* [EXTRAIT CHOISI]
▽

A partir du moment où l’on crée un CAPES, on crée quelque chose qui va structurer le futur. Ce qui est très important c’est qu’avec cette ouverture, nous consacrons le numérique dans un sens non superficiel.
Aujourd’hui, on parle trop du numérique en restant à la surface des choses alors même que nous avons besoin d’élèves qui développent leur sens logique grâce à la programmation, d’élèves qui relient les savoirs numériques aux autres savoirs grâce à leurs approfondissements numériques et l’approfondissement de leur culture générale dans d’autres domaines.
« J’aurais pu signer des 2 mains les déclarations du Ministre à propos de la création, annoncée, du CAPES informatique ».
Quels étaient donc les problèmes à résoudre ?
Enseigner la programmation, pas les usages de l’informatique
Depuis 15 ans, l’Education Nationale a fait fausse route. Les investissements visant à faire utiliser les technologies numériques par les élèves (ou par les professeurs), se sont multipliés. Mais les enseignements qui leur permettraient de comprendre, avant le baccalauréat, comment les technologies numériques fonctionnent, sont développées, mises au point sont presque absents. Je parle ici des cours de programmation, d’algorithmie et d’architecture des ordinateurs (de tout ce que les anglophones rassemblent sous le terme « Computer Science »).

△

* [PROBLÈMES À RÉSOUDRE]
- A) Résumez en deux phrases l'extrait sur le CAPES informatique.
- B) Recopiez fidèlement le passage de l'extrait sur le CAPES informatique compris entre « A partir du » et « sens non superficiel. », ces deux bornes incluses.
- C) D'après l'extrait sur le CAPES informatique, les affirmations suivantes sont-elles exactes ? Répondez par oui ou par non et citez les mots décisifs de l'extrait. (i) Depuis 15 ans, les investissements visant à faire utiliser les technologies numériques par les élèves se sont raréfiés. (ii) L'extrait relie le développement du sens logique des élèves à la programmation. (iii) Les anglophones rassemblent la programmation, l'algorithmie et l'architecture des ordinateurs sous le terme « Computer Science ».

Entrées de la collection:
▽

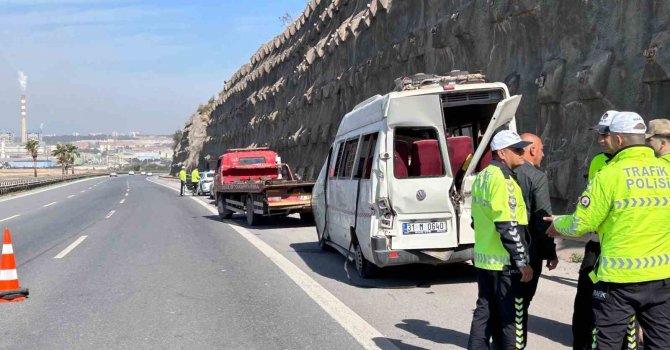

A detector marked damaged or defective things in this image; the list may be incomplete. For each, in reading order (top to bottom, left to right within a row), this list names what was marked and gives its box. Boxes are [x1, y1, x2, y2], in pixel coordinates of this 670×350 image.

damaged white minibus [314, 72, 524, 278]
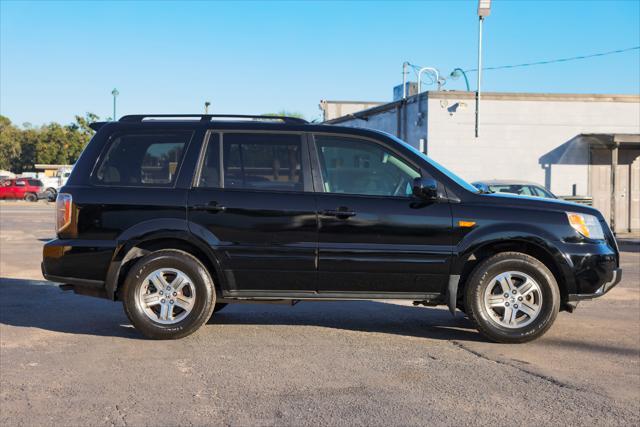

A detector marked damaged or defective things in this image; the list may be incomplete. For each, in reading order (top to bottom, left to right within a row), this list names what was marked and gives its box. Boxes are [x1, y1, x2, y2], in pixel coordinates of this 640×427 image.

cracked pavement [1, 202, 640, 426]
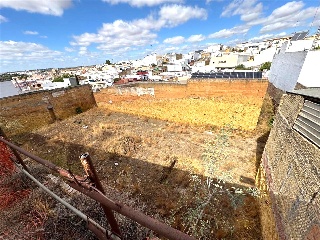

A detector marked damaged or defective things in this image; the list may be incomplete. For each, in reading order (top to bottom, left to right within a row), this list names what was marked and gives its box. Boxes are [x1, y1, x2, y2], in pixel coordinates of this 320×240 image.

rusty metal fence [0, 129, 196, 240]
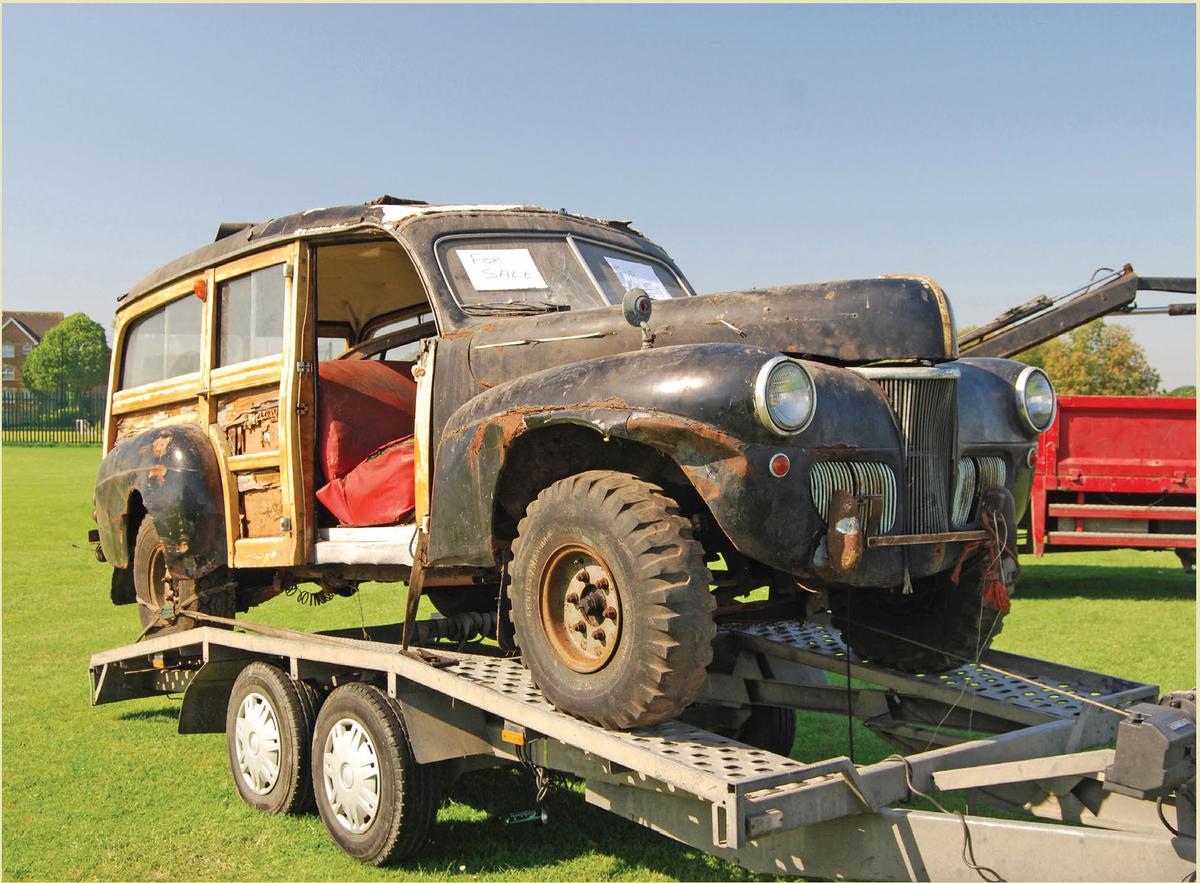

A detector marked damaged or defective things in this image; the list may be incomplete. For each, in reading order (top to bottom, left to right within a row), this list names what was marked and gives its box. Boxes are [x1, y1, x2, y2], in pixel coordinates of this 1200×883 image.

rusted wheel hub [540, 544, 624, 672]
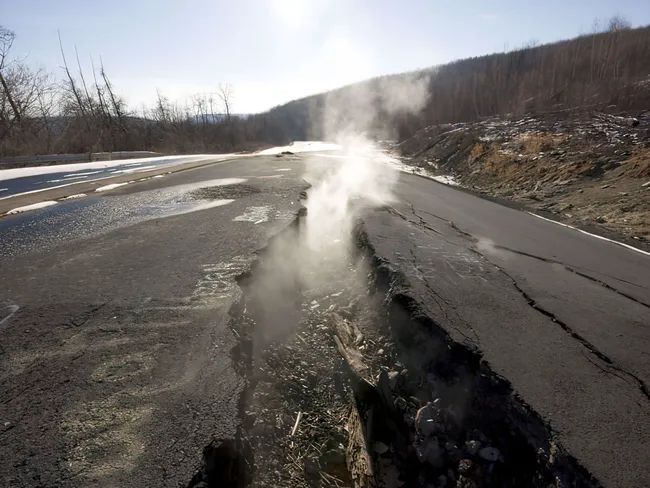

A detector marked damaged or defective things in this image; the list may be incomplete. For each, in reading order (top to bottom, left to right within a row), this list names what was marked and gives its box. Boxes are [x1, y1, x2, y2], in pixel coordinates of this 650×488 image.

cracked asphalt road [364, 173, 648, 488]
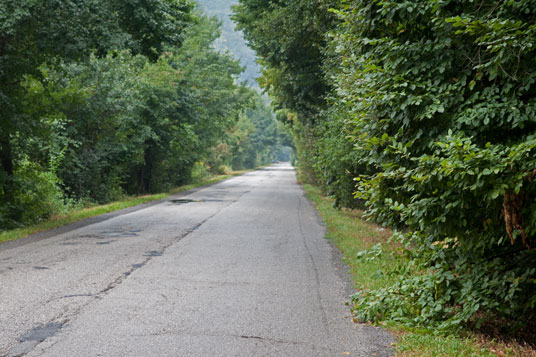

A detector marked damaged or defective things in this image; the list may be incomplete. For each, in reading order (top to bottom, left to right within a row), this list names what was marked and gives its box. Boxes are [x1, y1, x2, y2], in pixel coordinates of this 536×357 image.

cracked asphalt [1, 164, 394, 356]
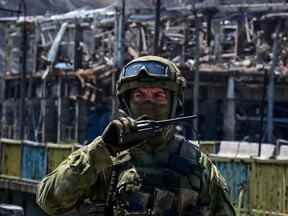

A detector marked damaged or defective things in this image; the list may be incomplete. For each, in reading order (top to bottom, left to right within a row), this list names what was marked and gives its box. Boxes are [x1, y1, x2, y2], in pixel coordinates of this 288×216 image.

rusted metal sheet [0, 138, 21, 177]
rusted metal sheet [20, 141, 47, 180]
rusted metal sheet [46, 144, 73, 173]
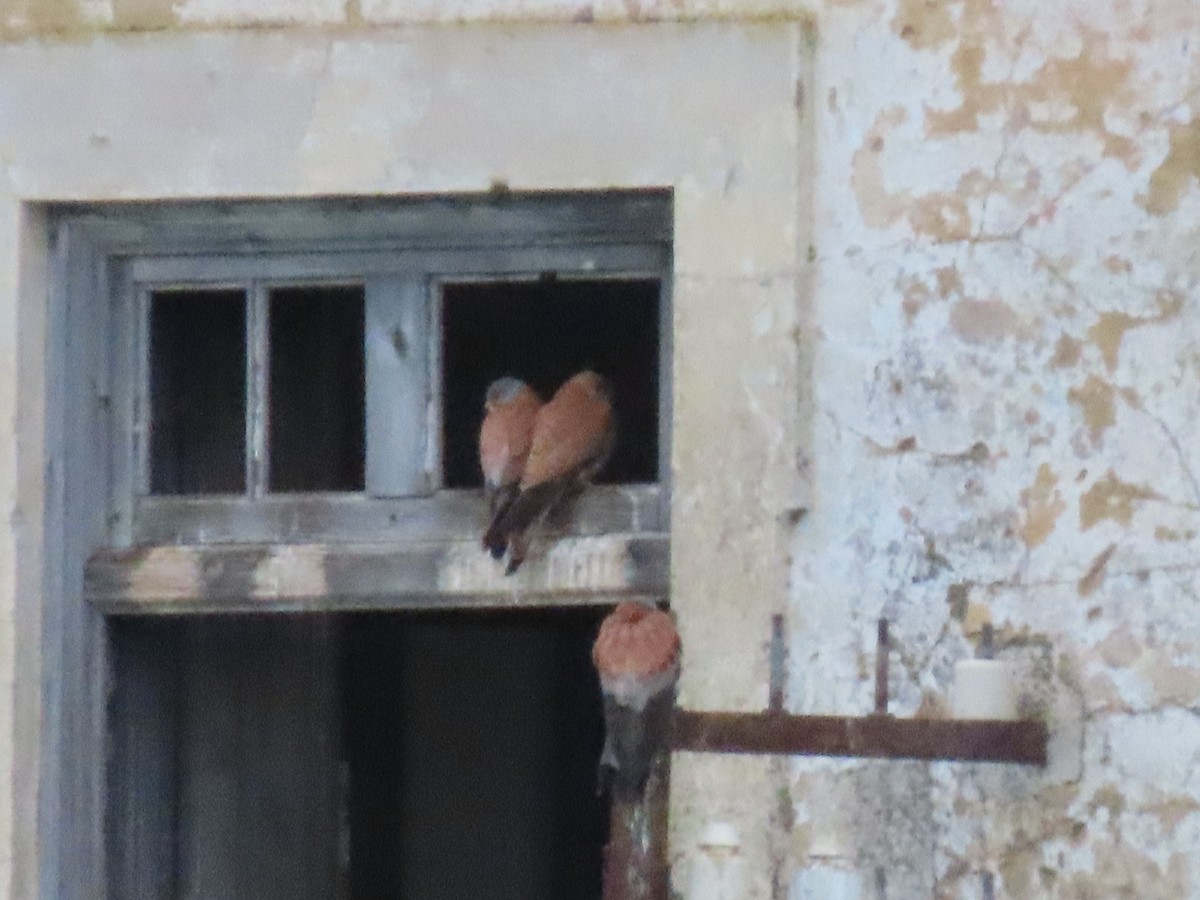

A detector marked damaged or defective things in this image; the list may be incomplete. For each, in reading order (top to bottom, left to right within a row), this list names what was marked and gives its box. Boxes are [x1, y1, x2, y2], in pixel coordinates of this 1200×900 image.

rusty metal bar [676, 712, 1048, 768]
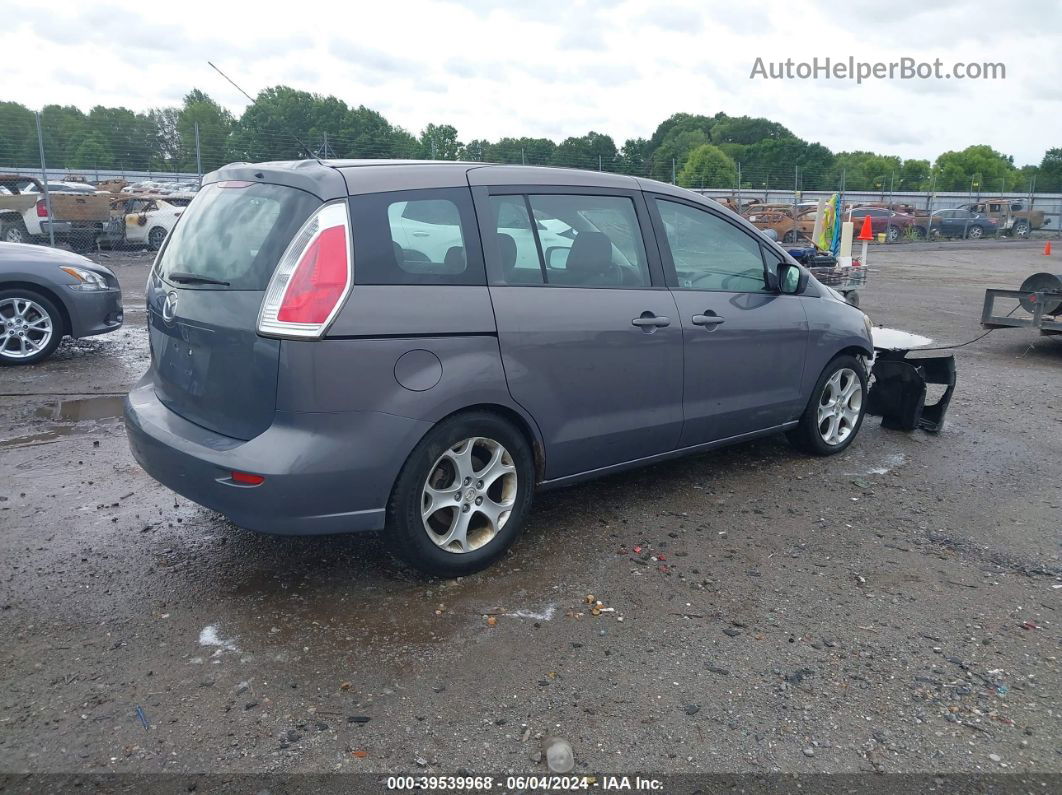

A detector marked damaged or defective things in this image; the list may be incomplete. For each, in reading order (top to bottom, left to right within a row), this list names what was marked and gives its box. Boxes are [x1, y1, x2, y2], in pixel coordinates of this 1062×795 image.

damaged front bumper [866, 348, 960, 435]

△

* [RÉPONSES SUCCESSIVES]
- A) L'extrait sur le CAPES informatique affirme que créer un CAPES structure le futur et consacre le numérique dans un sens non superficiel, alors qu'on parle aujourd'hui trop du numérique en restant à la surface des choses. Il juge que depuis 15 ans l'Éducation nationale a fait fausse route : les investissements pour faire utiliser le numérique se sont multipliés, mais les cours de programmation, d'algorithmie et d'architecture des ordinateurs sont presque absents avant le baccalauréat.

- B)
A partir du moment où l’on crée un CAPES, on crée quelque chose qui va structurer le futur. Ce qui est très important c’est qu’avec cette ouverture, nous consacrons le numérique dans un sens non superficiel.

- C)
(i) Non : « se sont multipliés ».
(ii) Oui : « d’élèves qui développent leur sens logique grâce à la programmation ».
(iii) Oui : « de tout ce que les anglophones rassemblent sous le terme « Computer Science » ».